“Cancer sucks.” Marilyn chuckled softly. “Don’t let anyone tell you otherwise.”
“What kind do you have?” Franny asked. She had been curious since finding out Marilyn was ill. She’d assumed cancer, but had never brought up the subject herself. Marilyn never made room for this conversation, not until now, in the hospital.
“Not me, dear,” Marilyn said. “Douglas.”
Franny had nearly fallen off the uncomfortable visitor’s chair. “Douglas? Has cancer?”
“Yes, of course. His prostate. Put off his PSA until it was too late.”
Cold fingers danced up Franny’s spine. “Too late. Is Douglas, is he, dying?”
“Oh no, at least, not right this minute. He’s having it out, though, his prostate, and he feels terrible.”
“I thought that was a relatively minor kind of surgery, though,” Franny said. “I suppose any surgery can make someone feel really sick.”
“He feels terrible that he can’t be here with me. Douglas is a true gentleman, Franny, and he would be here if he could. But the doctor sent him home to recover. Apparently hospitals have a lot of germs.” Marilyn’s eyes twinkled from her pallid face. “I told him I would refuse to see him if he snuck in.”
“He loves you, that’s clear to anyone with eyes to see.” Franny fought tears that threatened to overflow. Powerful love always made her weepy. And the thought of these two people, Douglas and Marilyn, having to say goodbye to one another was more than she could bear. She rose, bustling, thinking of a reason to say she had to go.

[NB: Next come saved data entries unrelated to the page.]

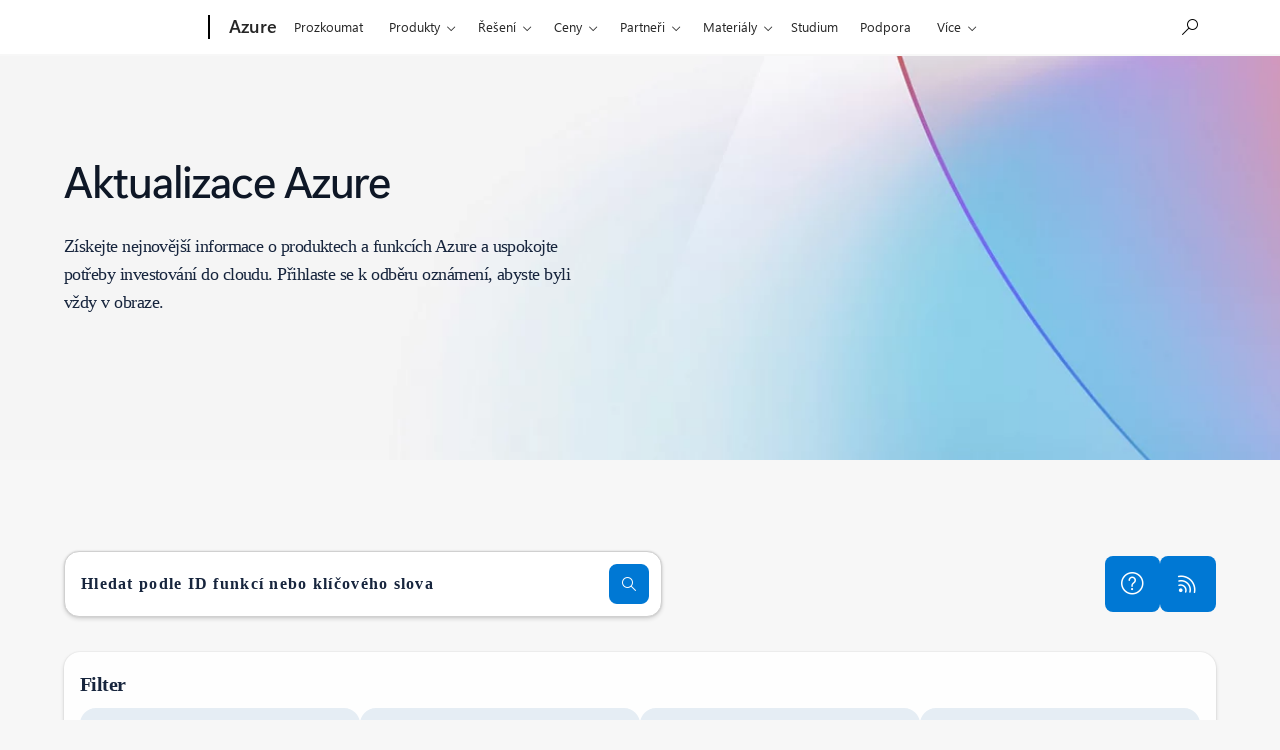

--- FILE ---
content_type: application/x-javascript
request_url: https://assets.adobedtm.com/5ef092d1efb5/2537c33769cb/c2363c2d87dc/RCe273b42c34d5427cb02b2d6cd022cac2-source.min.js
body_size: 280
content:
// For license information, see `https://assets.adobedtm.com/5ef092d1efb5/2537c33769cb/c2363c2d87dc/RCe273b42c34d5427cb02b2d6cd022cac2-source.js`.
_satellite.__registerScript('https://assets.adobedtm.com/5ef092d1efb5/2537c33769cb/c2363c2d87dc/RCe273b42c34d5427cb02b2d6cd022cac2-source.min.js', "window.utag_cfg_ovrd=window.utag_cfg_ovrd||{},window.utag_cfg_ovrd.nocookie=!0,window.utf_event=function(){},utf_event.listen=function(e,n){document.addEventListener?document.addEventListener(e,n,!1):document.documentElement.attachEvent(\"onpropertychange\",(function(t){t.propertyName===e&&n()}))},utf_event.trigger=function(e){if(document.createEvent){var n=document.createEvent(\"Event\");n.initEvent(e,!0,!0),document.dispatchEvent(n)}else document.documentElement[e]++},window.requireEUCompliance=function(e){window.oa.tagging.data.store.get(\"haveEUConsent\")&&e()},window.waitForUTF=function(e,n){window.utfLoaded?n?window.requireEUCompliance(e):e():utf_event&&utf_event.listen(\"frameworkLoaded\",(function(){n?window.requireEUCompliance(e):e()}))};");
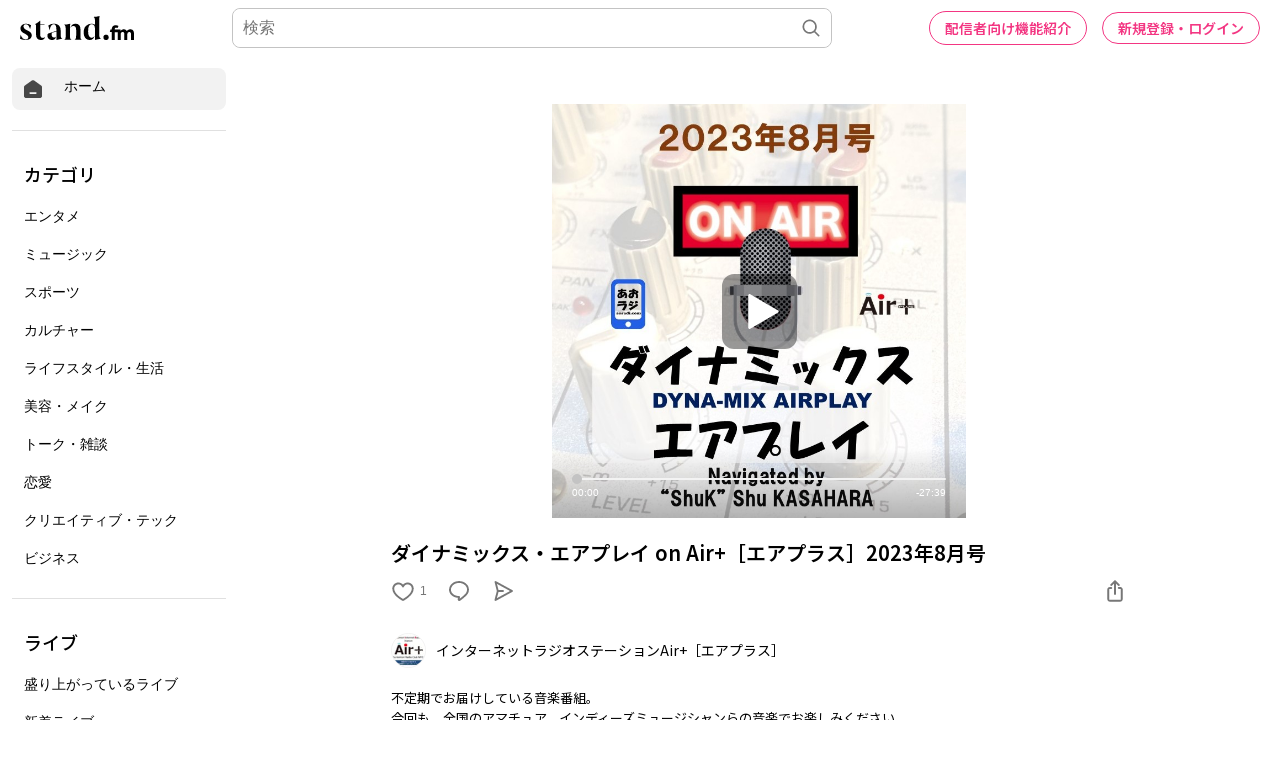

--- FILE ---
content_type: text/html; charset=utf-8
request_url: https://www.google.com/recaptcha/api2/aframe
body_size: 180
content:
<!DOCTYPE HTML><html><head><meta http-equiv="content-type" content="text/html; charset=UTF-8"></head><body><script nonce="hivnAyhpTmnc6iSFy0c1xw">/** Anti-fraud and anti-abuse applications only. See google.com/recaptcha */ try{var clients={'sodar':'https://pagead2.googlesyndication.com/pagead/sodar?'};window.addEventListener("message",function(a){try{if(a.source===window.parent){var b=JSON.parse(a.data);var c=clients[b['id']];if(c){var d=document.createElement('img');d.src=c+b['params']+'&rc='+(localStorage.getItem("rc::a")?sessionStorage.getItem("rc::b"):"");window.document.body.appendChild(d);sessionStorage.setItem("rc::e",parseInt(sessionStorage.getItem("rc::e")||0)+1);localStorage.setItem("rc::h",'1769803896435');}}}catch(b){}});window.parent.postMessage("_grecaptcha_ready", "*");}catch(b){}</script></body></html>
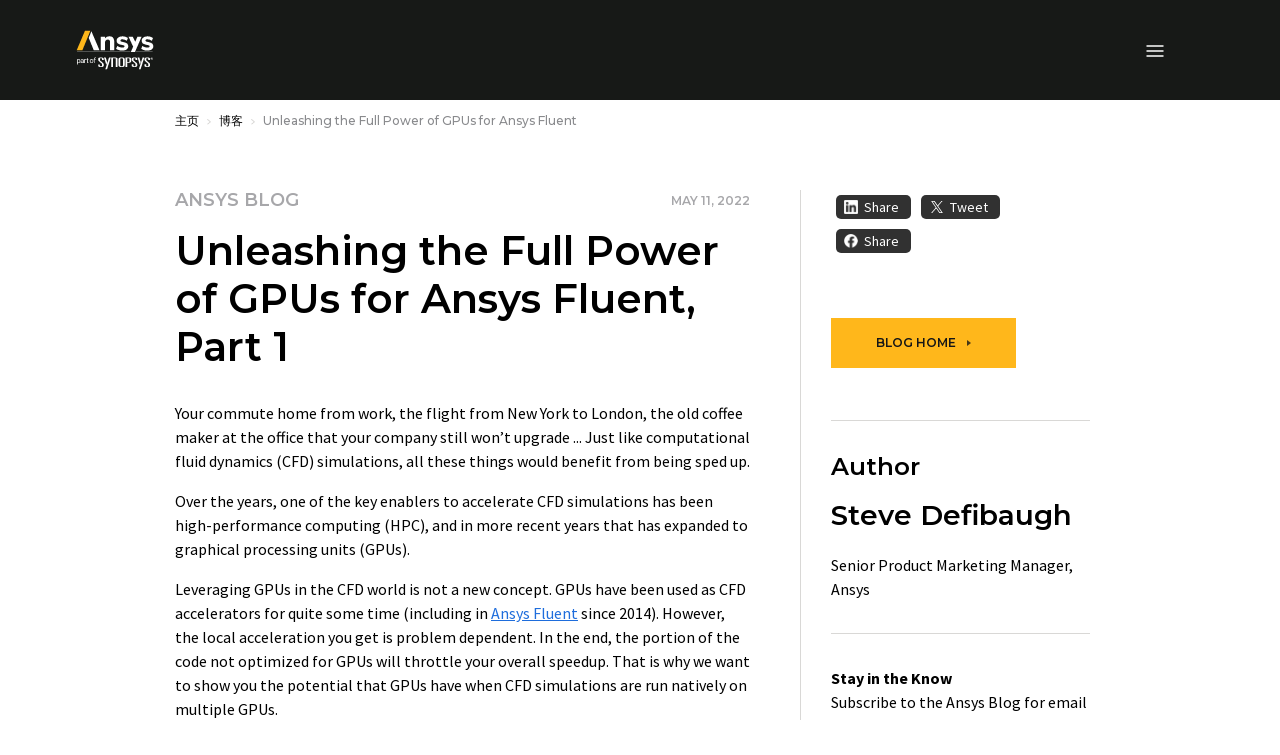

--- FILE ---
content_type: image/svg+xml
request_url: https://www.ansys.com/etc.clientlibs/ansysincprogram/clientlibs/clientlib-site/resources/images/icon-wechat-channels-light.svg
body_size: 861
content:
<svg xmlns="http://www.w3.org/2000/svg" width="31.5" height="29.313" viewBox="0 0 31.5 29.313"><path d="M84.813,196.448q-.032-.606-.064-1.212c-.529-2.2-1.031-4.343-3.763-4.337l-1.276.383a9.453,9.453,0,0,0-1.85,1.212,6.233,6.233,0,0,0-1.084,1.212c-.207.274-.561.49-.765.765-.5.673-.916,1.35-1.4,2.041-.881,1.253-1.828,2.542-2.679,3.827-.8,1.2-1.392,2.475-2.168,3.7l-.829,1.02c-.872,0-.824-.561-1.148-1.084-.531-.857-.989-1.758-1.531-2.615-.838-1.325-1.867-2.577-2.806-3.827-.466-.62-1.192-1.1-1.658-1.722a10.593,10.593,0,0,0-2.36-2.3c-.871-.6-2.339-1.666-3.827-1.02-.2.089-.335.388-.51.51-1.527,1.065-2.035,3.906-1.467,6.442q.064.8.128,1.594c.645,2.711.573,5.7,1.339,8.227.545,1.8,1.019,3.663,1.722,5.357.175.423.475.927.638,1.339a11.715,11.715,0,0,0,.829,1.913c.29.475.621.954.957,1.4.247.331.665.533.893.893a4.438,4.438,0,0,0,1.913-.128,6.693,6.693,0,0,0,2.36-2.232,67.278,67.278,0,0,0,4.464-7.271c.49.175.7.666.957,1.084.575.923,1.117,1.9,1.722,2.806.494.74,1.059,1.456,1.594,2.168.225.3.6.532.829.829a9.8,9.8,0,0,0,1.85,1.913c.439.324,1.006.434,1.467.765,2.472.036,3.274-2.647,4.018-4.4a63.408,63.408,0,0,0,2.3-7.334c.244-1.164.638-3.444.638-3.444a47.448,47.448,0,0,1,.574-5.23v-1.148A6.4,6.4,0,0,0,84.813,196.448ZM67.466,208.375a13.934,13.934,0,0,1-1.276,2.679,38.953,38.953,0,0,1-3.38,5.676l-1.722,1.594a9.23,9.23,0,0,1-1.02-1.02c-1.131-1.7-1.537-3.952-2.232-6.059-.457-1.386-.9-3.034-1.276-4.464-.419-1.6-.367-3.23-.765-4.847-.2-.807-.12-1.709-.319-2.615a6.325,6.325,0,0,1-.064-2.1c.165-.758.341-1.587.446-2.3a3.087,3.087,0,0,0,.7-.383c1.313.005,2.6,1.322,3.189,2.1.857,1.132,2.029,2.148,2.87,3.316.742,1.031,1.572,2.059,2.232,3.125.276.445.413.878.7,1.276.58.8.993,1.67,1.531,2.551A1.722,1.722,0,0,1,67.466,208.375Zm15.115-9.056q-.032.893-.064,1.786l-.383,3.253c-.218,1.39-.825,4.4-.893,4.656-.411,1.524-.83,3.072-1.339,4.464-.454,1.241-.952,3.565-1.913,4.209-.217.146-.552.2-.765.319-.26-.385-.744-.59-1.02-.957-.79-1.045-1.666-2.045-2.424-3.125-.62-.884-1.072-1.816-1.658-2.742-.5-.795-1.159-1.645-1.594-2.487-.14-.27-.1-.6-.255-.829.043-.615.408-.916.638-1.339.534-.985,1.032-1.951,1.594-2.87,1.043-1.7,1.874-3.438,3-5.038.656-.934,1.494-1.779,2.168-2.679a9.673,9.673,0,0,1,1.722-1.913,6.215,6.215,0,0,1,1.148-.765c.219-.094.41-.063.574-.191h.191c.3.307.707.541.893.957A11.082,11.082,0,0,1,82.581,199.318Z" transform="translate(-53.4 -190.9)" fill="#fff" fill-rule="evenodd"/></svg>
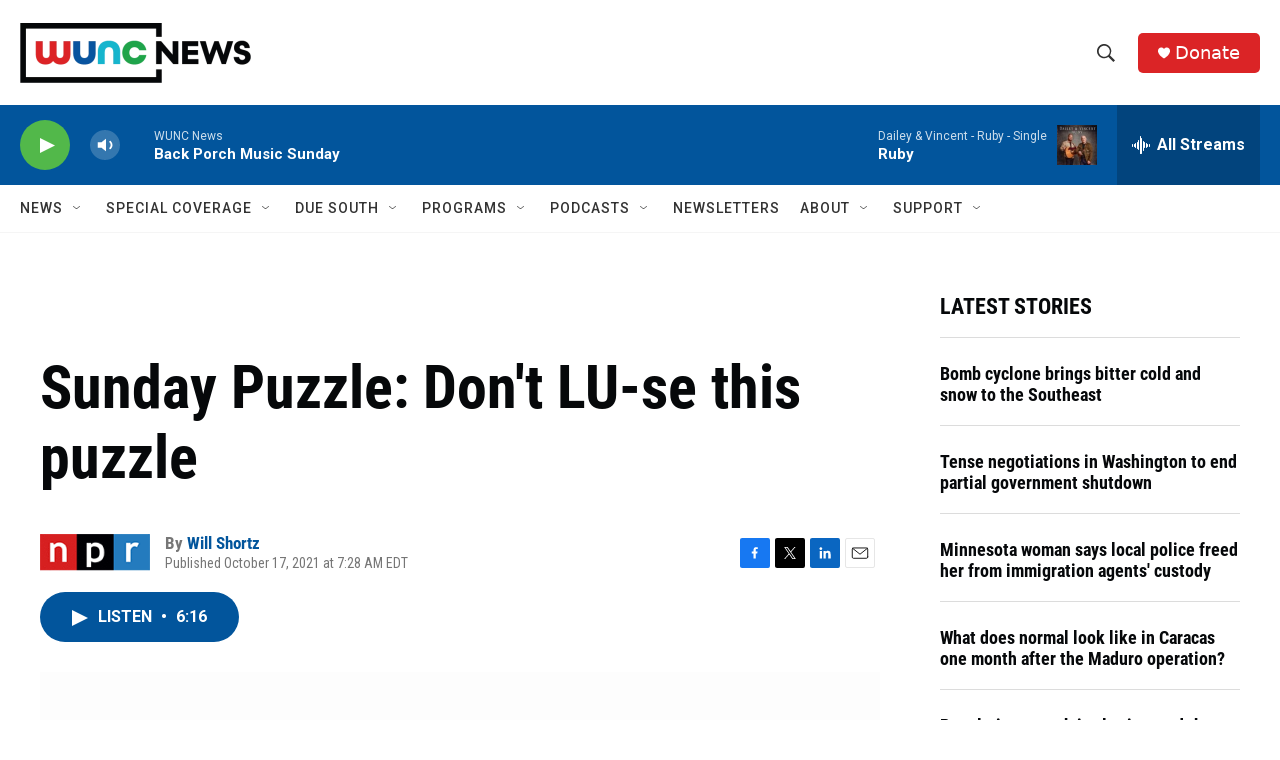

--- FILE ---
content_type: text/html; charset=utf-8
request_url: https://www.google.com/recaptcha/api2/aframe
body_size: 185
content:
<!DOCTYPE HTML><html><head><meta http-equiv="content-type" content="text/html; charset=UTF-8"></head><body><script nonce="4FwhQDOOjkEEU9iFlqxJ7w">/** Anti-fraud and anti-abuse applications only. See google.com/recaptcha */ try{var clients={'sodar':'https://pagead2.googlesyndication.com/pagead/sodar?'};window.addEventListener("message",function(a){try{if(a.source===window.parent){var b=JSON.parse(a.data);var c=clients[b['id']];if(c){var d=document.createElement('img');d.src=c+b['params']+'&rc='+(localStorage.getItem("rc::a")?sessionStorage.getItem("rc::b"):"");window.document.body.appendChild(d);sessionStorage.setItem("rc::e",parseInt(sessionStorage.getItem("rc::e")||0)+1);localStorage.setItem("rc::h",'1769994609918');}}}catch(b){}});window.parent.postMessage("_grecaptcha_ready", "*");}catch(b){}</script></body></html>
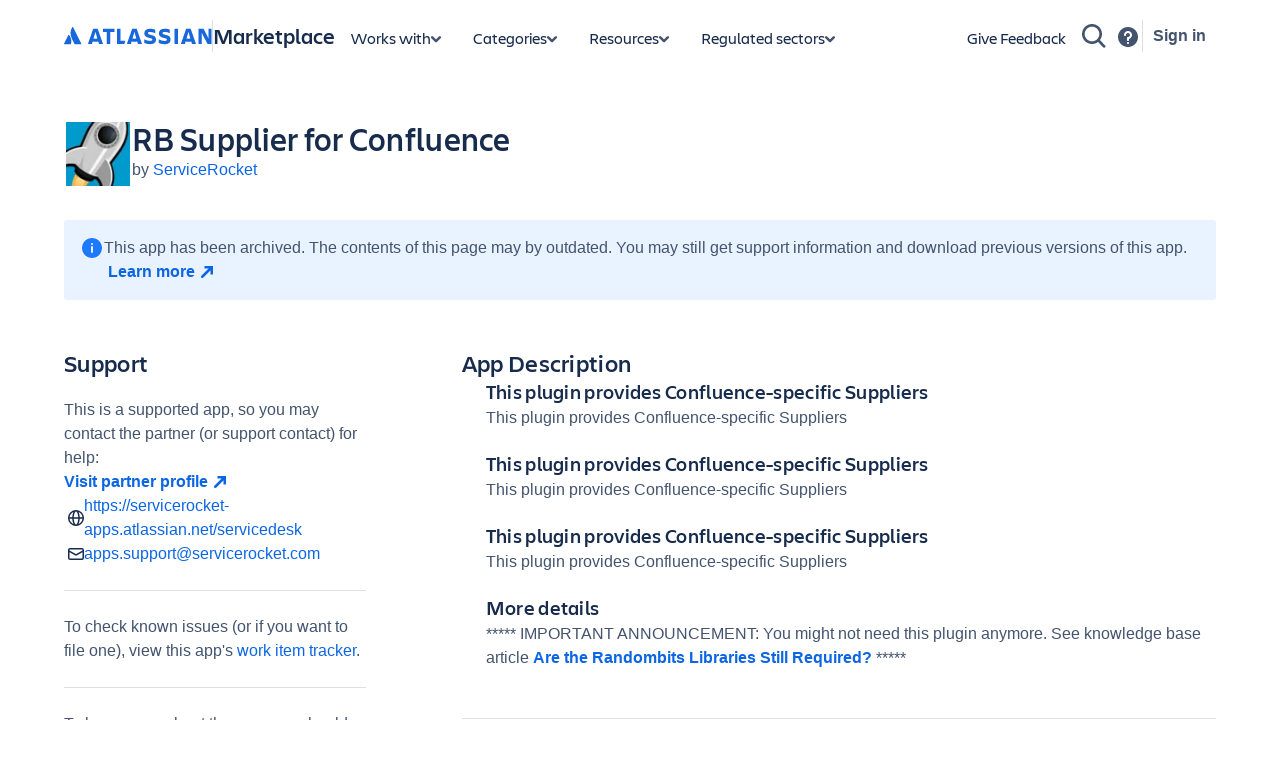

--- FILE ---
content_type: application/javascript
request_url: https://marketplace.atlassian.com/amkt-frontend-static/chunk-archived-plugin-details-page.62cc708016d08e6985cb.js
body_size: 826
content:
"use strict";(self.webpackChunk_atlassian_amkt_frontend=self.webpackChunk_atlassian_amkt_frontend||[]).push([[71222],{59561:(e,n,t)=>{n.A=void 0;var r=o(t(514041)),a=o(t(179697));function o(e){return e&&e.__esModule?e:{default:e}}const l=e=>r.default.createElement(a.default,Object.assign({name:"EmailIcon",dangerouslySetGlyph:'<path fill="currentcolor" fill-rule="evenodd" d="M0 4a2 2 0 0 1 2-2h12a2 2 0 0 1 2 2v8a2 2 0 0 1-2 2H2a2 2 0 0 1-2-2zm2-.5a.5.5 0 0 0-.5.5v.529L8 8.128l6.5-3.6V4a.5.5 0 0 0-.5-.5zm12.5 2.743L8.363 9.641a.75.75 0 0 1-.726 0L1.5 6.243V12a.5.5 0 0 0 .5.5h12a.5.5 0 0 0 .5-.5z" clip-rule="evenodd"/>'},e));l.displayName="EmailIcon";n.A=l},433988:(e,n,t)=>{n.A=void 0;var r=o(t(514041)),a=o(t(179697));function o(e){return e&&e.__esModule?e:{default:e}}const l=e=>r.default.createElement(a.default,Object.assign({name:"GlobeIcon",dangerouslySetGlyph:'<path fill="currentcolor" fill-rule="evenodd" d="M1.543 7.25h2.722c.073-1.784.403-3.413.92-4.663q.123-.294.26-.566A6.5 6.5 0 0 0 1.544 7.25M8 0a8 8 0 1 0 0 16A8 8 0 0 0 8 0m0 1.5c-.151 0-.364.07-.632.344-.27.276-.547.714-.796 1.316-.432 1.043-.733 2.47-.805 4.09h4.466c-.072-1.62-.373-3.047-.805-4.09-.249-.602-.526-1.04-.796-1.316C8.364 1.571 8.15 1.5 8 1.5m3.735 5.75c-.073-1.784-.403-3.413-.92-4.663a8 8 0 0 0-.26-.566 6.5 6.5 0 0 1 3.902 5.229zm-1.502 1.5H5.767c.072 1.62.373 3.047.805 4.09.249.602.526 1.04.796 1.316.268.273.481.344.632.344s.364-.07.632-.344c.27-.276.547-.714.796-1.316.432-1.043.733-2.47.805-4.09m.321 5.229q.14-.272.26-.566c.518-1.25.848-2.879.92-4.663h2.723a6.5 6.5 0 0 1-3.903 5.229m-5.108 0q-.14-.272-.26-.566c-.518-1.25-.848-2.879-.92-4.663H1.542a6.5 6.5 0 0 0 3.903 5.229" clip-rule="evenodd"/>'},e));l.displayName="GlobeIcon";n.A=l},297117:(e,n,t)=>{n.Zn=void 0;var r=t(302508);Object.defineProperty(n,"Zn",{enumerable:!0,get:function(){return r.JsonLd}})},302508:function(e,n,t){var r=this&&this.__assign||function(){return r=Object.assign||function(e){for(var n,t=1,r=arguments.length;t<r;t++)for(var a in n=arguments[t])Object.prototype.hasOwnProperty.call(n,a)&&(e[a]=n[a]);return e},r.apply(this,arguments)};Object.defineProperty(n,"__esModule",{value:!0}),n.helmetJsonLdProp=n.jsonLdScriptProps=n.JsonLd=void 0;var a=t(514041);function o(e,n){return void 0===n&&(n={}),{type:"application/ld+json",dangerouslySetInnerHTML:{__html:JSON.stringify(e,s,n.space)}}}n.JsonLd=function(e){return a.createElement("script",r({},o(e.item,e)))},n.jsonLdScriptProps=o,n.helmetJsonLdProp=function(e,n){return void 0===n&&(n={}),{type:"application/ld+json",innerHTML:JSON.stringify(e,s,n.space)}};var l=Object.freeze({"&":"&amp;","<":"&lt;",">":"&gt;",'"':"&quot;","'":"&apos;"}),c=new RegExp("["+Object.keys(l).join("")+"]","g"),i=function(e){return l[e]},s=function(e,n){switch(typeof n){case"object":if(null===n)return;return n;case"number":case"boolean":case"bigint":return n;case"string":return n.replace(c,i);default:return}}}}]);
//# sourceMappingURL=chunk-archived-plugin-details-page.62cc708016d08e6985cb.js.map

“You’d be amazed how willfully we can avoid seeing love that is right in front of us, Franny.” Marilyn’s voice was quiet, and her eyes were closed. “I know. I’ve avoided seeing it for years. And you are, too. Willfully not seeing. But remember that no one can force your eyes open for you. There is such a thing as realizing love too late. The universe doesn’t always send you a message, a white feather or silver horse. Sometimes, dear, we have to fight ourselves for ourselves. Fight the layer of fear and grief that paralyzes us, so that we can move freely into love.”
Speechless, Franny sat back down in the uncomfortable chair. She waited, but Marilyn had soon fallen back into a restless sleep.